Good Neighbours aims to make you uncomfortable RICHARD CROUSE METRO Published: May 31, 2011 5:00 a.m. Last modified: May 30, 2011
Good Neighbours is the second collaboration between Montrealers Jay Baruchel and director Jacob Tierney, following up last year’s high school comedy The Trotsky. Baruchel says their connection began because “we are both rabid Habs fans and movie nerds” but solidified on set.
“I embarrass him when I say this but he’s probably the best director I have ever worked with,” Baruchel said. “I don’t mean to take anything away from the guys I’ve worked with but I’ve never seen such an uncommon combination of definitive vision, open mindedness and an ability to let others contribute.
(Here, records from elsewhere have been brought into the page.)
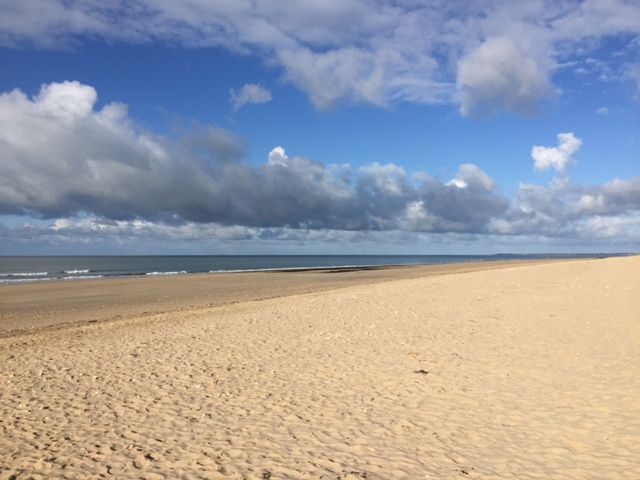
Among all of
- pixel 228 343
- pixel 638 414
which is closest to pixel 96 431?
pixel 228 343

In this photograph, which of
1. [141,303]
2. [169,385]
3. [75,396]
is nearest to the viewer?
[75,396]

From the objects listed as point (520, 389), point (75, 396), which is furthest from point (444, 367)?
point (75, 396)

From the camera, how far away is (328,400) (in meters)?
8.91

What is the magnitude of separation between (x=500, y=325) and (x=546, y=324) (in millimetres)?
1609

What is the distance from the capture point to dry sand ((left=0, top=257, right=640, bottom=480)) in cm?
636

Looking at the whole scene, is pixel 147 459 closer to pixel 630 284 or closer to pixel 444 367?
pixel 444 367

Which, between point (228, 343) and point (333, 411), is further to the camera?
A: point (228, 343)

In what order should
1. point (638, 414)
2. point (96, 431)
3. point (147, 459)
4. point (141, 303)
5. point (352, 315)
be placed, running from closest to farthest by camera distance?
1. point (147, 459)
2. point (96, 431)
3. point (638, 414)
4. point (352, 315)
5. point (141, 303)

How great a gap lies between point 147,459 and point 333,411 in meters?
3.18

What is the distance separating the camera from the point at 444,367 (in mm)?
11031

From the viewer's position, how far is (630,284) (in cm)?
2995

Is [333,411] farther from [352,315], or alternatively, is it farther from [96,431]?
[352,315]

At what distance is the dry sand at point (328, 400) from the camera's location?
6.36 metres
That’s the key and that’s why we made an awesome movie.”
Set in Montreal’s Notre-Dame-de-Grâce neighbourhood the movie mixes and matches Rear Window, Twin Peaks and, according to Baruchel, “a really uncomfortable sense of humour.”
Don’t expect the sunny Ferris Bueller optimism of The Trotsky. Good Neighbours involves three young Montrealers, the wheelchair bound Spencer (Scott Speedman), cat lover Louise (Emily Hampshire) and Victor, an earnest school teacher played by Baruchel. As their lives become entwined it becomes difficult for them — and the audience — to know who to trust. Good Neighbours also features a murder Baruchel calls “if not the goriest, then the most uncomfortable death scene in any movie this year.”
There’s that word again, uncomfortable.
“It will be polarizing,” says Baruchel, next seen in Goon, a hockey comedy he wrote and stars in, “but I think this movie really gets under your skin.”
It’s also the kind of movie that probably wouldn’t easily find funding in Hollywood.
“The main reason this would never get made stateside is that it leaves too much up to the audience,” says Baruchel. “The studios don’t like that. They like to kind of give you a road map and let you know when you are supposed to be sad or happy and who you are meant to root for. Some people will say that my character is so lovely and sympathetic and others think he’s really creepy. Your life will inform how you see our movie.”